If you don't specify this field, it defaults to the following value:

/v1/models/MODEL/versions/VERSION:predict

The placeholders in this value are replaced as follows:

  • MODEL: The name of the parent Model. This does not include the "projects/PROJECT_ID/models/" prefix that the API returns in output; it is the bare model name, as provided to projects.models.create.

  • VERSION: The name of the model version. This does not include the "projects/PROJECT_ID/models/MODEL/versions/" prefix that the API returns in output; it is the bare version name, as provided to projects.models.versions.create.

health

string

HTTP path on the container to send health checkss to. AI Platform Prediction intermittently sends GET requests to this path on the container's IP address and port to check that the container is healthy. Read more about health checks.

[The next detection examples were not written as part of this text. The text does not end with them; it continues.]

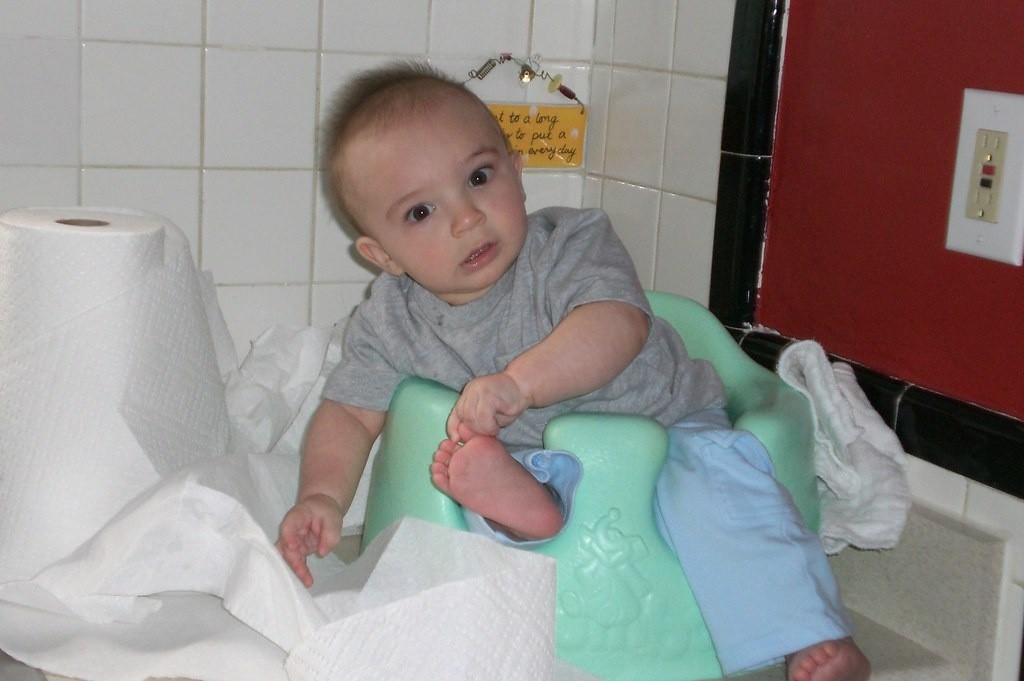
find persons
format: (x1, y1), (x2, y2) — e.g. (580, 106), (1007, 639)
(274, 59), (872, 681)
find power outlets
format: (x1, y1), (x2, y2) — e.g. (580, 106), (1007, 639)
(946, 86), (1024, 266)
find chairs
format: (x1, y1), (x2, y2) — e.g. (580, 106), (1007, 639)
(360, 287), (822, 681)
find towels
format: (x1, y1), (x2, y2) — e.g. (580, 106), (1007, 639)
(777, 340), (910, 556)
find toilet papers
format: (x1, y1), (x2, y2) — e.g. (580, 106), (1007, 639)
(0, 207), (164, 681)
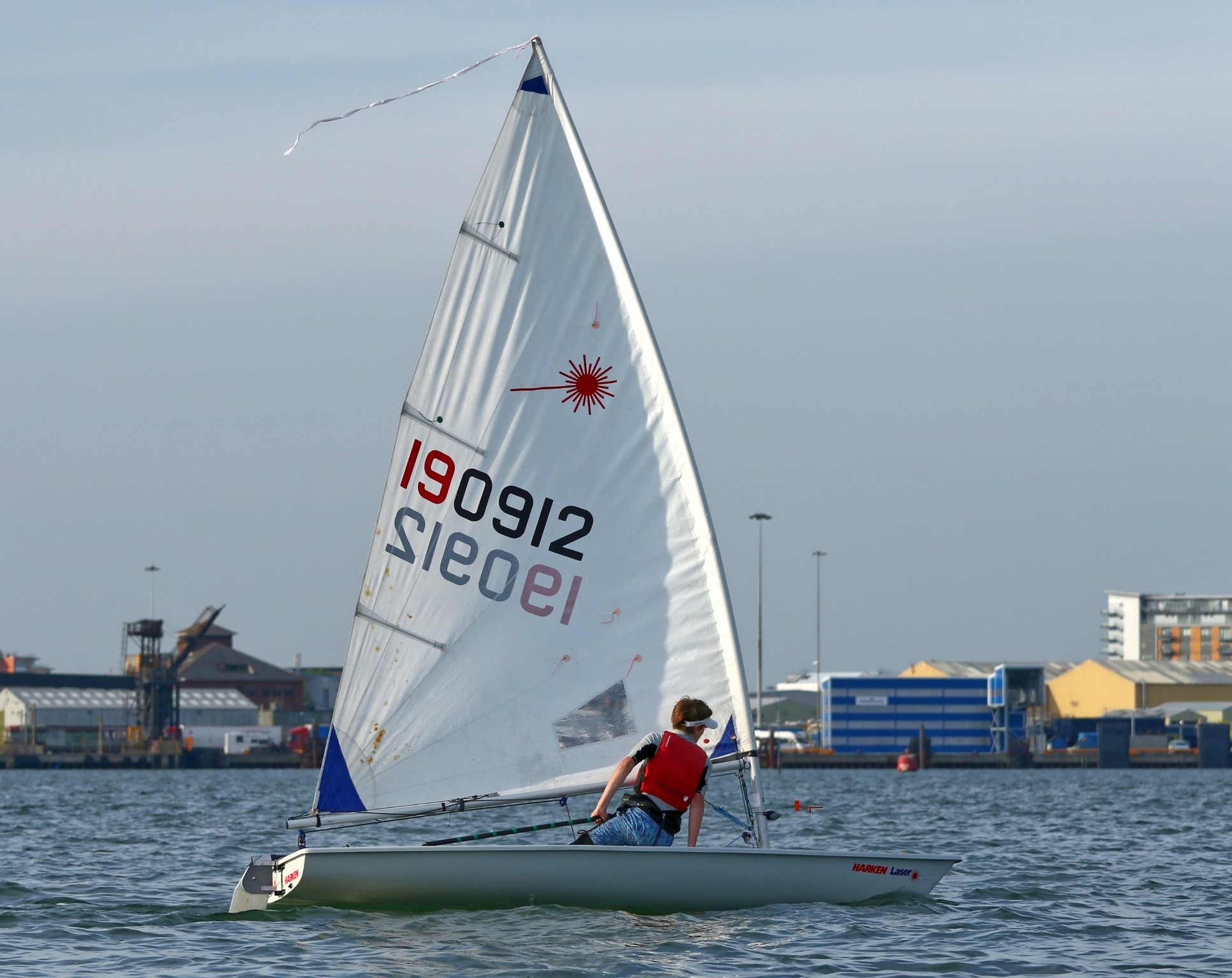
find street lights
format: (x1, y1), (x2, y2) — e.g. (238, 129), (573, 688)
(144, 565), (160, 620)
(812, 550), (828, 749)
(747, 513), (772, 729)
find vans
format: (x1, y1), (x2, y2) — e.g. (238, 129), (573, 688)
(224, 731), (280, 755)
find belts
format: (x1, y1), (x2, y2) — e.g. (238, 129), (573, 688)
(640, 804), (675, 836)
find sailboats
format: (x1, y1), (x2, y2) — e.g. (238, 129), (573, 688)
(228, 33), (965, 913)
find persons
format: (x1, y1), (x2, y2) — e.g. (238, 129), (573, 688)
(567, 695), (717, 847)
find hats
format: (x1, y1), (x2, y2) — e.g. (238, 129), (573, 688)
(680, 716), (718, 729)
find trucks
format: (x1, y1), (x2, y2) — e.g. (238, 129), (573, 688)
(288, 723), (331, 755)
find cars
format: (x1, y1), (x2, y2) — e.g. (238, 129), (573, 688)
(1167, 739), (1190, 750)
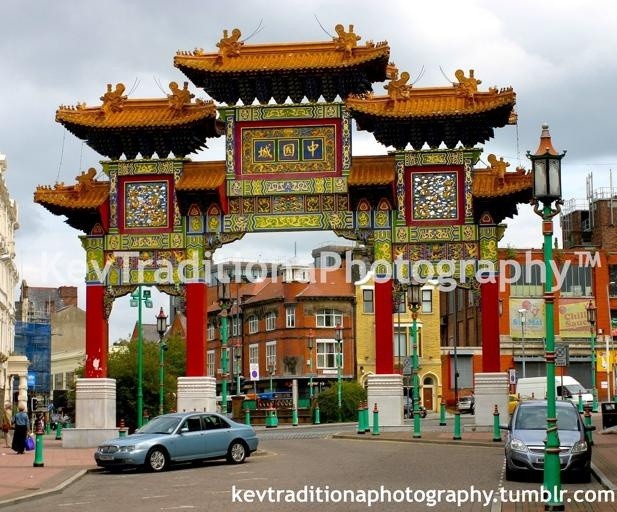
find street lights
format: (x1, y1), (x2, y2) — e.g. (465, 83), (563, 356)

For example, if you set this field to /bar, then AI Platform Prediction intermittently sends a GET request to the following URL on the container:

localhost:PORT/bar

PORT refers to the first value of Version.container.ports.

If you don't specify this field, it defaults to the following value:

/v1/models/MODEL/versions/VERSION

The placeholders in this value are replaced as follows:

  • MODEL: The name of the parent Model. This does not include the "projects/PROJECT_ID/models/" prefix that the API returns in output; it is the bare model name, as provided to projects.models.create.

  • VERSION: The name of the model version. This does not include the "projects/PROJECT_ID/models/MODEL/versions/" prefix that the API returns in output; it is the bare version name, as provided to projects.models.versions.create.

Methods

create

Creates a new version of a model from a trained TensorFlow model.

delete

Deletes a model version.

get

Gets information about a model version.

list

Gets basic information about all the versions of a model.

patch

Updates the specified Version resource.

setDefault

Designates a version to be the default for the model.